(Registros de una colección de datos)
§ §
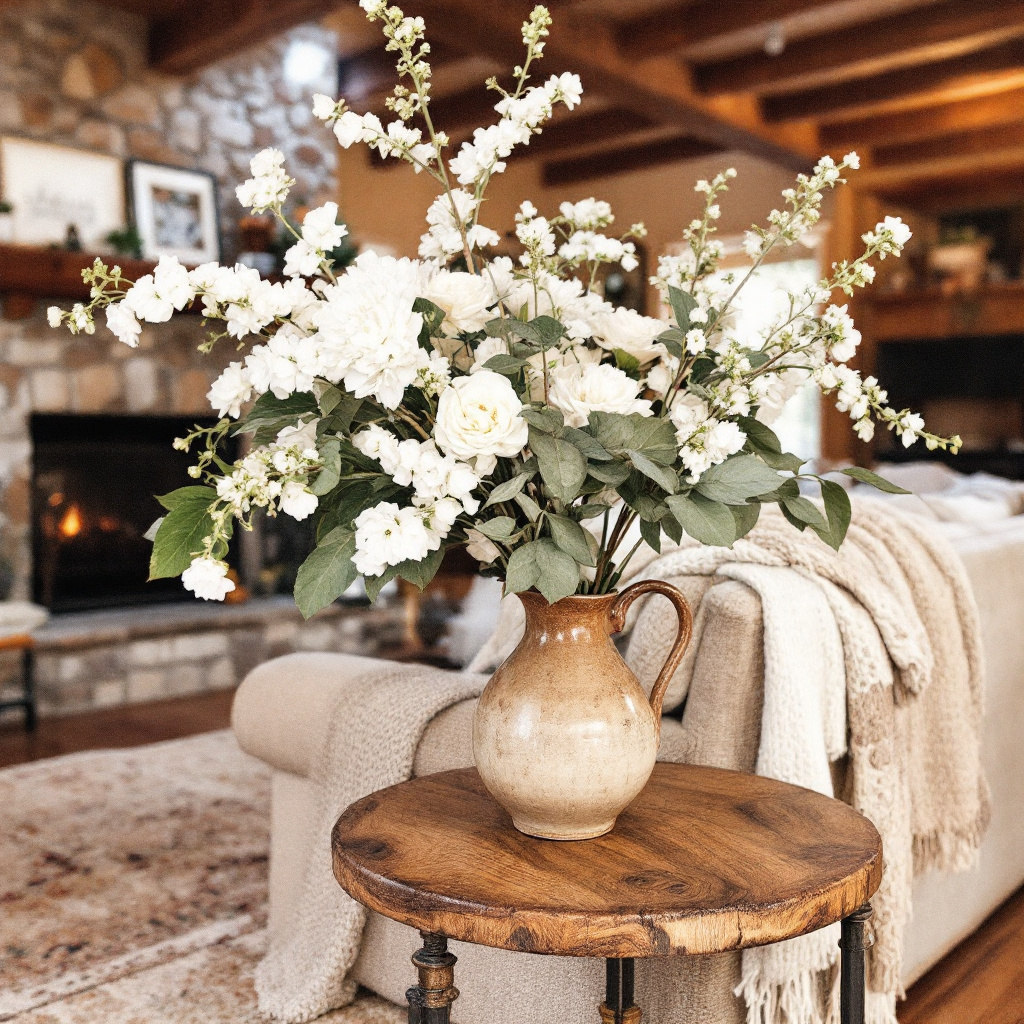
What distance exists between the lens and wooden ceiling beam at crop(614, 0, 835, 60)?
4.46m

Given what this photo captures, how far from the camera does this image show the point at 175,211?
189 inches

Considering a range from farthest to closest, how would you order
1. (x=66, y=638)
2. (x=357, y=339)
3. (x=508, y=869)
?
(x=66, y=638), (x=508, y=869), (x=357, y=339)

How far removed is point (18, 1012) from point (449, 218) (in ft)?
4.97

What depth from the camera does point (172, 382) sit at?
16.0 feet

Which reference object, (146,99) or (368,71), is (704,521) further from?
(368,71)

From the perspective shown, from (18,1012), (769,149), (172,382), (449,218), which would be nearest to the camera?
(449,218)

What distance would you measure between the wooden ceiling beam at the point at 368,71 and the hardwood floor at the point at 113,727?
10.9ft

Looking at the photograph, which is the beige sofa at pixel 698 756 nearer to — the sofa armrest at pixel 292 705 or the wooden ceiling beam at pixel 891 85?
the sofa armrest at pixel 292 705

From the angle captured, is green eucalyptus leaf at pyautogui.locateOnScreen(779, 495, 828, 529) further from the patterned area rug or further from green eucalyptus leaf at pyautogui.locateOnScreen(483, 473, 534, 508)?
the patterned area rug

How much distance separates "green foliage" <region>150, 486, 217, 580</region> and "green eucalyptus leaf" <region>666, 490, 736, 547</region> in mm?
432

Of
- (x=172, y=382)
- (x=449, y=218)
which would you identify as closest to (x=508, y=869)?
(x=449, y=218)

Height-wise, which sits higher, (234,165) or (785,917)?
(234,165)

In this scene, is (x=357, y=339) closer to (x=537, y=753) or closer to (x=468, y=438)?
(x=468, y=438)


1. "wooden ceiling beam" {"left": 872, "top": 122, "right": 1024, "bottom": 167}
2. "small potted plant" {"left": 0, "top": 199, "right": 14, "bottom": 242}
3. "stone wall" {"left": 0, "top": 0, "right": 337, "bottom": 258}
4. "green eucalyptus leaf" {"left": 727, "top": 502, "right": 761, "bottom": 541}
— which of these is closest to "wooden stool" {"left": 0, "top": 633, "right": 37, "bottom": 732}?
§ §
• _Problema_: Convierte en una tabla Markdown el tramo de los ítems que va desde la línea que contiene "What depth from" hasta el final, ambos extremos incluidos. Usa la columna Núm para el número de fila y la columna Contenido para la línea, y omite las líneas en blanco.

• _Respuesta_:
| Núm | Contenido |
|---|---|
| 1 | What depth from the camera does point (172, 382) sit at? |
| 2 | 16.0 feet |
| 3 | Which reference object, (146,99) or (368,71), is (704,521) further from? |
| 4 | (368,71) |
| 5 | From the perspective shown, from (18,1012), (769,149), (172,382), (449,218), which would be nearest to the camera? |
| 6 | (449,218) |
| 7 | What distance would you measure between the wooden ceiling beam at the point at 368,71 and the hardwood floor at the point at 113,727? |
| 8 | 10.9ft |
| 9 | Looking at the photograph, which is the beige sofa at pixel 698 756 nearer to — the sofa armrest at pixel 292 705 or the wooden ceiling beam at pixel 891 85? |
| 10 | the sofa armrest at pixel 292 705 |
| 11 | From the angle captured, is green eucalyptus leaf at pyautogui.locateOnScreen(779, 495, 828, 529) further from the patterned area rug or further from green eucalyptus leaf at pyautogui.locateOnScreen(483, 473, 534, 508)? |
| 12 | the patterned area rug |
| 13 | How much distance separates "green foliage" <region>150, 486, 217, 580</region> and "green eucalyptus leaf" <region>666, 490, 736, 547</region> in mm? |
| 14 | 432 |
| 15 | Of |
| 16 | - (x=172, y=382) |
| 17 | - (x=449, y=218) |
| 18 | which would you identify as closest to (x=508, y=869)? |
| 19 | (x=449, y=218) |
| 20 | Height-wise, which sits higher, (234,165) or (785,917)? |
| 21 | (234,165) |
| 22 | In this scene, is (x=357, y=339) closer to (x=537, y=753) or closer to (x=468, y=438)? |
| 23 | (x=468, y=438) |
| 24 | 1. "wooden ceiling beam" {"left": 872, "top": 122, "right": 1024, "bottom": 167} |
| 25 | 2. "small potted plant" {"left": 0, "top": 199, "right": 14, "bottom": 242} |
| 26 | 3. "stone wall" {"left": 0, "top": 0, "right": 337, "bottom": 258} |
| 27 | 4. "green eucalyptus leaf" {"left": 727, "top": 502, "right": 761, "bottom": 541} |
| 28 | — which of these is closest to "wooden stool" {"left": 0, "top": 633, "right": 37, "bottom": 732}? |